Gynaecological Cancers (FRANZCOG lecture 2022) Flashcards
PMB rate of benign, pre-malignant and malignant pathology?
benign 60%
malignant 20%
pre-malignant 20%
Relative risk of developing endometrial cancer in post-menopausal women with tamoxifen therapy?
RR 4.01
- 6% 5y
- 1% 5-14y
Lifetime risk of endometrial cancer?
1/36 (3%)
Familial syndromes increasing risk of endometrial cancer?
BRCA (maybe uterine papillary serous in small studies not replicated)
Cowden
Lynch
Prognostic factors for endometrial cancer?
patient: comorbidities, performance status, age
disease: high grade, high stage, LVSI
centre: access to treatment
How do you pre-surgically stage low risk endometrial cancer?
MRI or USS +CXR
When is laparoscopy gold standard to endometrial cancer?
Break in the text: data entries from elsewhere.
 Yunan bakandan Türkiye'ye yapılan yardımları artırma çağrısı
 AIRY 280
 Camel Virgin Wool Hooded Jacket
early stage disease as per LACE and LAP 2 trials.
What is the efficacy of sentinel lymph node biopsy in endometrial cancer?
sensitivity 96%
less morbidity
same oncological outcomes compared to full nodal dissection.
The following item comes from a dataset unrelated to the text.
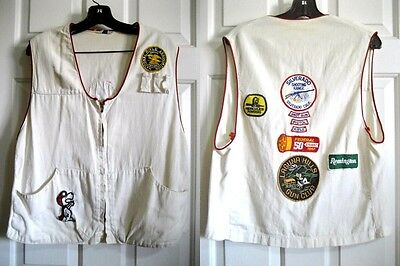 Vintage White Shooting Vest w/Patches - Gun Club - Shell Loops - USA -Size: M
What is the evidence regarding endometrial cancer screening for women with Lynch syndrome?
no evidence to support TVUSS screening.
studies with biopsy/TVUSS have failed to demonstrate survival benefit
What counselling should be offered to women with Lynch syndrome?
TH BSO recommended from age 40yo, or 5y prior to sentinel family cancer event. ?chemoprophylaxis with COCP and aspirin.
Then give HRT
Refer urology and gastro for FU
In what proportion of early stage and advanced ovarian cancer is Ca125 elevated?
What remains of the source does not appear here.